▸ **Requirement**
What do the lines from the one containing "What is the measurable" through the end of the entries say? Quote them exactly, and only them.

%%

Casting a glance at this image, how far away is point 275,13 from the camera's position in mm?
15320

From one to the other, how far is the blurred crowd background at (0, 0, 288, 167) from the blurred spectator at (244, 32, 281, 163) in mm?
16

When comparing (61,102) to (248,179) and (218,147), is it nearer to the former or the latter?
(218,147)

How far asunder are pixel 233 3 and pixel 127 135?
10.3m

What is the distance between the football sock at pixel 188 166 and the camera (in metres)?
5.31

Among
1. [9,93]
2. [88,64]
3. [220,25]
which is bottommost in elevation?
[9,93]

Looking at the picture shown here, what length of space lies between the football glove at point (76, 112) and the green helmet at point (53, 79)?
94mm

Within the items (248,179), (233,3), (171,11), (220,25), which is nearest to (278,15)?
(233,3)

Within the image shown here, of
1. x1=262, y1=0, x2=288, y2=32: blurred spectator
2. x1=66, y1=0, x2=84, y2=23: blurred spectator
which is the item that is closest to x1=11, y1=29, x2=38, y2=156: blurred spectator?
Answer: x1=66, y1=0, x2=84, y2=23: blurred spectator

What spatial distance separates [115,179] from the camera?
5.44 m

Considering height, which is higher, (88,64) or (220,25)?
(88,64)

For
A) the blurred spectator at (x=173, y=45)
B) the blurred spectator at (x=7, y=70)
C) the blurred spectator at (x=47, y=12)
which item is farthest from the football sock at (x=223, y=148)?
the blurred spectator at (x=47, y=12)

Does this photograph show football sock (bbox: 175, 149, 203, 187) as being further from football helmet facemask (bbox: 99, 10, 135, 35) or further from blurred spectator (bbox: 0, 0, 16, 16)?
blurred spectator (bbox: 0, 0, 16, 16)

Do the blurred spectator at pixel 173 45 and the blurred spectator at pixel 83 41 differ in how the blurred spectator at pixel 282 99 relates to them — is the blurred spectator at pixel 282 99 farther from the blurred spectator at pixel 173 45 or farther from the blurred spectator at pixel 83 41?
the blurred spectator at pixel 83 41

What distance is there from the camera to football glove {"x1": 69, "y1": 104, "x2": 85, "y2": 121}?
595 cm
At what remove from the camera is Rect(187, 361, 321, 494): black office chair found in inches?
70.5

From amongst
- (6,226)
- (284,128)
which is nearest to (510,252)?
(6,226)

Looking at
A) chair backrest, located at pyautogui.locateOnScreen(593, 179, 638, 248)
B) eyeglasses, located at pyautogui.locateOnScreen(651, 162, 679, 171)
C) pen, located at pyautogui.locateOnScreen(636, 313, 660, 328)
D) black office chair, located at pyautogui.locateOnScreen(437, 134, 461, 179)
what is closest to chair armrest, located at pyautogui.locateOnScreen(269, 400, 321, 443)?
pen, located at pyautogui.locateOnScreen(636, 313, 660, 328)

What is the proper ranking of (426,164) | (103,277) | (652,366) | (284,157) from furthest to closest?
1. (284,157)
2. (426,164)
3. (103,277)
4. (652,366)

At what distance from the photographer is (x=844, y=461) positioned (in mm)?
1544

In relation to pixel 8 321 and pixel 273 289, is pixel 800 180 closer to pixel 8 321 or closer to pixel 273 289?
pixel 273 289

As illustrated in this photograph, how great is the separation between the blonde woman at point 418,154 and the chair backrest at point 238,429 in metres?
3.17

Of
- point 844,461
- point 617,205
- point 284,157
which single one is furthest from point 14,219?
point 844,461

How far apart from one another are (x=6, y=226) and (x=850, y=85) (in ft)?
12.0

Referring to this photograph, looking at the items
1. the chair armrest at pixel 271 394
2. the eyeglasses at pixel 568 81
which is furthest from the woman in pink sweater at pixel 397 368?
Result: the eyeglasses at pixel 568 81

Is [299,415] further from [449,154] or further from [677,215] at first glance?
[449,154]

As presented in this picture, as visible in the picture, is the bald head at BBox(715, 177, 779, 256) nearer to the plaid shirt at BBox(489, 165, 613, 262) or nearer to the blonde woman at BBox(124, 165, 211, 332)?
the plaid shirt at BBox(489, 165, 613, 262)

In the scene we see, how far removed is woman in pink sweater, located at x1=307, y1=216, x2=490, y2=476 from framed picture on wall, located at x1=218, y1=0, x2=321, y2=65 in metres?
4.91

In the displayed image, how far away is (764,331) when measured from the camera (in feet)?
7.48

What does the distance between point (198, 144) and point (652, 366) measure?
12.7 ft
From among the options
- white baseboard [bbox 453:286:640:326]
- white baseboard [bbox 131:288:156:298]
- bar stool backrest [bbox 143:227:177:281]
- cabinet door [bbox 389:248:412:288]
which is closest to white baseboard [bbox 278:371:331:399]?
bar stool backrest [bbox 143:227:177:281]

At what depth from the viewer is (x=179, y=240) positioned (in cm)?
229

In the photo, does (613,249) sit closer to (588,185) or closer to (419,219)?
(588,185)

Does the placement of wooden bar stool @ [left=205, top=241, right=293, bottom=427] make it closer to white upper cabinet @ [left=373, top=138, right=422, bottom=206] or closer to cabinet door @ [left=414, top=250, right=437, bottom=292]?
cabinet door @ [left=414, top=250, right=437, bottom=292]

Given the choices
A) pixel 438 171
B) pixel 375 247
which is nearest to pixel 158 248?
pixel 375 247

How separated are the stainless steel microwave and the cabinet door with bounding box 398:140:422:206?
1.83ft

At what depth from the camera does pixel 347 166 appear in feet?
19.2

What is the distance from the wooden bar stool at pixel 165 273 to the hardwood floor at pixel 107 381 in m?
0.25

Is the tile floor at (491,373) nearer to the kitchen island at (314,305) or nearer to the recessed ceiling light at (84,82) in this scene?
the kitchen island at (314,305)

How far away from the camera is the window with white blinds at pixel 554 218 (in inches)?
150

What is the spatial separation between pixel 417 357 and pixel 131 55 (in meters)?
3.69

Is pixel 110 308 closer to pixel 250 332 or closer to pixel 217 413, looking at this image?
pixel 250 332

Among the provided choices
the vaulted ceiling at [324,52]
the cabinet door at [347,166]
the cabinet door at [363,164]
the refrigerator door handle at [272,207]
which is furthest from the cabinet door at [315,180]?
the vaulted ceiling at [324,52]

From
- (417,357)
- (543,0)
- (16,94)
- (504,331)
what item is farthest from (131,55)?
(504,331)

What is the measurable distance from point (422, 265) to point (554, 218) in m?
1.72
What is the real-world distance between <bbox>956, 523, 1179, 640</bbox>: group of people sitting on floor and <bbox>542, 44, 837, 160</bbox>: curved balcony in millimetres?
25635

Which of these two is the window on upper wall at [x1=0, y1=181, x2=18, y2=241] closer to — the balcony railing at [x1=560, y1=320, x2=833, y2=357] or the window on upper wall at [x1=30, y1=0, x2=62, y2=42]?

%%

▸ **Expected answer**
What is the measurable distance from point (422, 265) to point (554, 218) in m?
1.72
What is the real-world distance between <bbox>956, 523, 1179, 640</bbox>: group of people sitting on floor and <bbox>542, 44, 837, 160</bbox>: curved balcony in millimetres?
25635

Which of these two is the window on upper wall at [x1=0, y1=181, x2=18, y2=241] closer to — the balcony railing at [x1=560, y1=320, x2=833, y2=357] or the window on upper wall at [x1=30, y1=0, x2=62, y2=42]?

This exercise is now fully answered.